ノーミュージックノーライフの思い出

タワーが「ノーミュージックノーライフ」というキャッチを使い始めた当時のこと。
東京の片隅にある町のCD屋で、レコード磨いたり、レジ打ったり、検品発注品出し査定まとめてドン!な日々を送っていた私は、自分のこの生活もまた、ある意味音楽で飯をくうということであって…、ノーミュージックノーライフであるといえなくもないよねえ、なんて冗談みたいなことを思いつきで口にだし、同僚に鼻で笑われたことがあった。
「じゃあ、お前にとって音楽はどんだけのものなんだよ」
その同僚は、私より5つくらい年上の文学青年然とした人で、普段からそんな(相当青臭い(いまなら赤面しそうな))ことを、真顔で聞く人だった。そんで、同じく青かった私も、わりと真剣に答えを考えてみたのだけど、結局うまい答えを思い付くことはできなかった。
もちろん、音楽はわたしにとってとても大切な存在だったし、音楽のない生活なんて考えられなかった。けれど、改めて考えてみると、私と音楽の間には、いつも届きそうで埋まらない距離があった。もしかしたら、ほかのひとに聞こえている音と、私に聞こえている音は、全く違うんじゃないか、なんて疑うこともあった。
ただ、「じゃあ、カトウ(仮名)さんは?」と問い返したときに、彼がいった台詞のことは今もよく覚えている。彼は音楽のことを、
「一本の紐」
といったのだ。いっぽんの、ひも……ですか。 私は瞬間、黙り込んだ。そのこころは、という疑問よりも先に、なんだそのメタファーっぽいの…という戸惑いの方が先にあったので「なるほどねえ」なんていって、その話は終わった。

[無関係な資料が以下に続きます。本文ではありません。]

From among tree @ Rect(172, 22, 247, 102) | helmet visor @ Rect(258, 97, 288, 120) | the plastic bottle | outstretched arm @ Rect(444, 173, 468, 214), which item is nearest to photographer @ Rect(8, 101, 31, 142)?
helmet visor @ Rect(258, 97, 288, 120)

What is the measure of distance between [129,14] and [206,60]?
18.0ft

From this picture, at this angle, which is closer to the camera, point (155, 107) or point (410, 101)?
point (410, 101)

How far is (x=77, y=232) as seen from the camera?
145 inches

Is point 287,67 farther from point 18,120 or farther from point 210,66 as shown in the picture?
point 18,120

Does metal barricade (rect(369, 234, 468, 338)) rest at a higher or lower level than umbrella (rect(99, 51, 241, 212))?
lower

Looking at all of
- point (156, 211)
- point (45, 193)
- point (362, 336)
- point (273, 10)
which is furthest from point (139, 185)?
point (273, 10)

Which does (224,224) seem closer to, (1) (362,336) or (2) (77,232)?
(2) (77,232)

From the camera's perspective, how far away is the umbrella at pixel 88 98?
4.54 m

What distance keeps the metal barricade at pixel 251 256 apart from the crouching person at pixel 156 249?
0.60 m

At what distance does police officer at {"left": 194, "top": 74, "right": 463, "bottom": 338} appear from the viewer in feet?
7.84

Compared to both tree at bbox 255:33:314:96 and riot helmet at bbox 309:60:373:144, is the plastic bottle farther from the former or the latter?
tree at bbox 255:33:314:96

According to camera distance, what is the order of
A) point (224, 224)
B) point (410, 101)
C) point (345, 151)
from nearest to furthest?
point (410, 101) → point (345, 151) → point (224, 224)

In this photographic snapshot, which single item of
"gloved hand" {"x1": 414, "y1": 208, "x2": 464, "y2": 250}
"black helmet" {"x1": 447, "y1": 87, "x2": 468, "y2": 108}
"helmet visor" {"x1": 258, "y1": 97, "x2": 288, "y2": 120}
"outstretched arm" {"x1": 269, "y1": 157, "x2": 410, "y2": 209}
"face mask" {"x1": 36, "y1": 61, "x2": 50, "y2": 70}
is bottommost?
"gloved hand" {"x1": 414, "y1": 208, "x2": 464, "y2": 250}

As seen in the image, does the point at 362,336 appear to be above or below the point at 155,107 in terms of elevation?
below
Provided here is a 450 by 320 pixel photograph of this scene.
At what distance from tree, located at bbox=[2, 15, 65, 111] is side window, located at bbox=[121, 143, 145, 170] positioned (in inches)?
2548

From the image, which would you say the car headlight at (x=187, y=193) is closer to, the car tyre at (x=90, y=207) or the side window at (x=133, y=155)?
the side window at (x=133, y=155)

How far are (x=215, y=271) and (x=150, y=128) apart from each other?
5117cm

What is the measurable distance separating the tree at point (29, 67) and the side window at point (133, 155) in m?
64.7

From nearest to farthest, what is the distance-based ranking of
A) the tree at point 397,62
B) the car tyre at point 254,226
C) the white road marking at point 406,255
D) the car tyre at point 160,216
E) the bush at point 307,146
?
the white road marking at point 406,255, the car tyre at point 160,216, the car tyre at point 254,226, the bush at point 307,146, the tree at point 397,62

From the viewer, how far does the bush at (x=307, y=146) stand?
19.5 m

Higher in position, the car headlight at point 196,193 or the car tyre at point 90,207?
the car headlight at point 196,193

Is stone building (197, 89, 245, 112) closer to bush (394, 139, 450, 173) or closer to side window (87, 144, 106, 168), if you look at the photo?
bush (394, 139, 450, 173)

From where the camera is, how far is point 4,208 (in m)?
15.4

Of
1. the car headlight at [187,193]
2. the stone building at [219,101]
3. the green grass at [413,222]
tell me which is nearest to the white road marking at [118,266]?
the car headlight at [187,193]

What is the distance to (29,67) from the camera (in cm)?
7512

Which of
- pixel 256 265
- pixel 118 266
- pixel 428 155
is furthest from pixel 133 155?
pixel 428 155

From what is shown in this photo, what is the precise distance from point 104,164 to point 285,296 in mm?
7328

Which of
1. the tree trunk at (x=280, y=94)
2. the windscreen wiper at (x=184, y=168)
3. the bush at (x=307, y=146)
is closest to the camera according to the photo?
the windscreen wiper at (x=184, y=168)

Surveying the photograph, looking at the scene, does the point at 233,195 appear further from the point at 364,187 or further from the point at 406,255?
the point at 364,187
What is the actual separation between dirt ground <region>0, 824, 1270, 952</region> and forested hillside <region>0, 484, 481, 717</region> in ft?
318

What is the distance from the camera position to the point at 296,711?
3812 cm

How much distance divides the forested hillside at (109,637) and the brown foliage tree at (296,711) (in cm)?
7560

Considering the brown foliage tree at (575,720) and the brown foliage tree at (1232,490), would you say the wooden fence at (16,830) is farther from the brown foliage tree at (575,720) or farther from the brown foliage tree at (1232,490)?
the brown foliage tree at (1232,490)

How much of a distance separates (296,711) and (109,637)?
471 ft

それから数年後、まあなんだかんだで、私はとても落ち込んでいた。自分を客観的に見ることが難しいくらいに落ち込んでしまって、いろいろ迷惑かけたりもしたはずで、だからあんまり、思いだしたくもない。
でも、そんなふうになってやっと、音楽って、そうか、自分の気持ち次第で形のかわるものでもあるんだなと、思えたような気がする。与えられるだけ、提示されるだけのものではなくて、もっとごう慢に、自分のために、引き寄せていいのかもしれない。そうやって音楽を聞きまくって、本を読みまくっていたら、いつのまにか引き上げられていた。あー、これって平和なんだな、なんて具合に。
そして、あの感じを例えるなら、紐を掴む、というのに近いのかもしれない。もしかすると、カトウ(仮名)さんは、そういうことをいっていたのかもしれない。なー、なんて、まあ確認するすべはないんですけど、思った。そして、それこそが私の感じていた、距離なのかもしれません。

それからさらにずいぶん経った今も、私は自分にとって音楽とは、なんて一言でまとめることはできない。ただ、それは、なければならないものというよりは、あることを喜ぶもの、というのに近いような気がしている。

だったらもうちょっと、うちのCD棚、整理できるはずなんだけどね。